How does Jose Vicente Rodriguez Mahecha, Scientific Director of CI-Colombia and President of the Zoological Colombian Association, link the Scytalopus rodriguezi
, or Upper Magdalena tapaculo, to the fight to mitigate climate change
In this way: The small, buff-colored bird is threatened due to loss of forested habitat, and deforestation is a major cause of climate change.
As one of Colombia’s leading scientific voices, Rodriguez is constantly drawing the connection between healthy forests, the viability of species like the tapaculo, healthy people and a liveable atmosphere.
From a Young Age, A Natural Biologist
Rodriguez Mahecha, a 59-year-old biologist with the soul of explorer, knows some of the most beautiful and pristine forests in the world. He grew up surrounded by nature on his family farm near Bogota and knows almost every corner of his country’s most vital landscapes. He’s also been fighting tirelessly to protect them for over 20 years.
After Rodriguez Mahecha received his degree, he began evaluating biological diversity in the heavily forested Los Katios National Park in northwestern Colombia.
A Traveled Road
One of Rodriguez’s tasks in the park was to collect serum samples from different species and to travel the forest’s dirt roads by mule to store the samples in the park's biological station each night.
One such night, as Rodriguez Mahecha returned to the station with his mule – nicknamed "the biologist” – it was so dark that Rodriguez Mahecha was effectively blind and totally dependent on the animal.
Eventually, the mule simply stopped walking, and despite Rodriguez Mahecha’s best efforts, wouldn’t budge. Eventually, he gave up and decided to sleep in the road by her side. The next morning he woke up to discover feline tracks meandering down the path they had meant to follow.
“The biologist” had known better than he did that night, and Rodriguez Mahecha had almost met his first jaguar (Panthera onca). Around the same time, he also wrote his first book, about the status of the birds of Los Katios Park.
In 1991, Rodriguez Mahecha and Rod Mast, now Vice President of CI’s Sea Turtle Flagship Program, founded CI-Colombia out of Rodriguez Mahecha’s home.

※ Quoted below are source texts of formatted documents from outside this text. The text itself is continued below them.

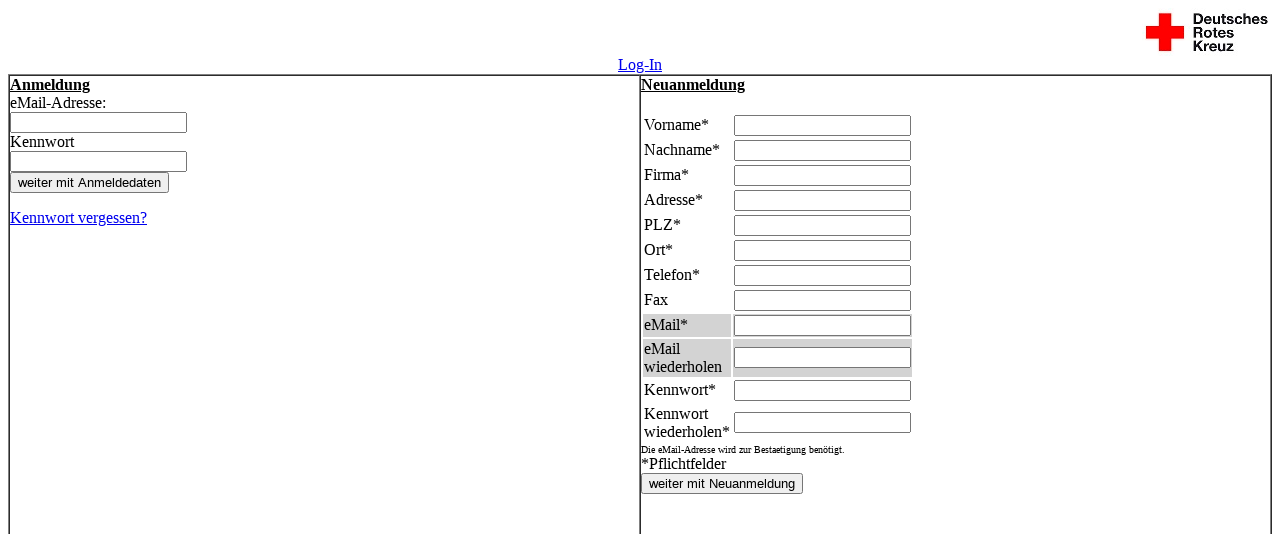

--- FILE ---
content_type: text/html; charset=ISO-8859-1
request_url: https://held.drk-essen.de/?id=&kurs=15555&action=buchen&sc=yQhWZvvMOzVRYTxbOOQ2QfX6jZGZZGFg
body_size: 852
content:
<font color=white> </font> <div align=right ><img src=logo.jpg  ></div><div align=center><a href="?id=&action=anmelden&sc=yQhWZvvMOzVRYTxbOOQ2QfX6jZGZZGFg">Log-In</a></div><table width=100% height=100% border=1 cellspacing=0 cellpadding=0>
  <tr>
    <td valign=top width=50% >
      <u><b>Anmeldung</b></u><br>
      <form method=post name=f0>
      <input autocomplete=off type=hidden name="action" value="buchen">
      <input autocomplete=off type=hidden name="kurs" value="15555">
      <input autocomplete=off type=hidden name="sc" value="yQhWZvvMOzVRYTxbOOQ2QfX6jZGZZGFg">
      <input autocomplete=off type=hidden name="id" value="">
      
      eMail-Adresse:<br>
      <input autocomplete=off name="mail" ><br>
      Kennwort<br>
      <input autocomplete=off type=password name="passwort" ><br>
      
      <input autocomplete=off type=button onclick="document.f0.submit()" value="weiter mit Anmeldedaten">
      </form>
      <a href=?action=kennwortvergessen target=_new>Kennwort vergessen?</a>
    </td>
   
    <td  valign=top>
    <u><b>Neuanmeldung</b></u><br><br>
    <form method=post name=f1  >
      <input autocomplete=off type=hidden name="action1" value="neu">

      <input autocomplete=off type=hidden name="kurs" value="15555">
      <input autocomplete=off type=hidden name="sc" value="yQhWZvvMOzVRYTxbOOQ2QfX6jZGZZGFg">
      <input autocomplete=off type=hidden name="id" value="">
      
      <table style=border:0px border=0>
      <tr> 
          <td>Vorname*</td>
          <td><input autocomplete=off name=vorname style=width:100%></td>
      </tr>
      <tr> 
          <td>Nachname*</td>
          <td><input autocomplete=off name=nachname style=width:100%></td>
      </tr>
      <tr> 
          <td>Firma*</td>
          <td><input autocomplete=off name=firma style=width:100%></td>
      </tr>
      <tr> 
          <td>Adresse*</td>
          <td><input autocomplete=off name=adresse style=width:100%></td>
      </tr>
      <tr> 
          <td>PLZ*</td>
          <td><input autocomplete=off name=plz style=width:100%></td>
      </tr>
      <tr> 
          <td>Ort*</td>
          <td><input autocomplete=off name=ort style=width:100%></td>
      </tr>
      <tr> 
          <td>Telefon*</td>
          <td><input autocomplete=off name=telefon style=width:100%></td>
      </tr>
      <tr> 
          <td>Fax</td>
          <td><input autocomplete=off name=fax style=width:100%></td>
      </tr>
      <tr bgcolor=#d3d3d3> 
          <td>eMail*</td>
          <td><input autocomplete=off name=mail style=width:100%></td>
      </tr>
      <tr bgcolor=#d3d3d3> 
          <td>eMail<br> wiederholen</td>
          <td><input autocomplete=off name=mail1 style=width:100%></td>
      </tr>
      <tr > 
          <td>Kennwort*</td>
          <td><input autocomplete=off type=password name=passwort style=width:100%></td>
      </tr>
      <tr > 
          <td>Kennwort<br>wiederholen*</td>
          <td><input autocomplete=off type=password name=passwort1 style=width:100%></td>
      </tr>
      
      </table>   
      <font size=1 style=font-size=8pt >Die eMail-Adresse wird zur Bestaetigung ben&ouml;tigt.<br></font>*Pflichtfelder<br>
      <input autocomplete=off type=button onclick="document.f1.submit()" value="weiter mit Neuanmeldung">
      </form>
    </td>
  </tr>
  </table>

Today CI-Colombia supports projects all across the country.
Rodriguez Mahecha’s role continues to grow as well. He coordinated projects across Venezuela, Colombia, Ecuador, Peru and Bolivia as Director of CI’s Species Unit for the Andes. Rodriguez Mahecha has also supported numerous campaigns to raise awareness about the problems affecting ecosystems and biological diversity in Colombia
WATCH VIDEOS: Check out an awareness campaign about marine conservation.
Rodriguez Mahecha’s devotion to biodiversity conservation and furthering the understanding that everything is connected – forests, clean water, diverse species and human livelihoods – even brings him from turtles to frogs to illustrate this idea.
Amphibians are extremely susceptible to unusual weather variations, and many species have been greatly impacted by climate change.
But what many people don’t realize is that in addition to serving as climate “thermometers,” amphibians also help control the spread of diseases like malaria and dengue fever. Amphibians eat the insects that deliver these diseases, and as amphibians die off due to a warming climate, the limiting factors on the diseases disappear.
“Everything is connected,” Rodriguez Mahecha confirms, before getting back to work.
Rodriguez Mahecha’s work has earned many rewards – in addition to protecting forests, species and people through his work, he also has another honor. The Upper Magdalena tapaculo was named after Rodriguez Mahecha to honor his expertise and good deeds.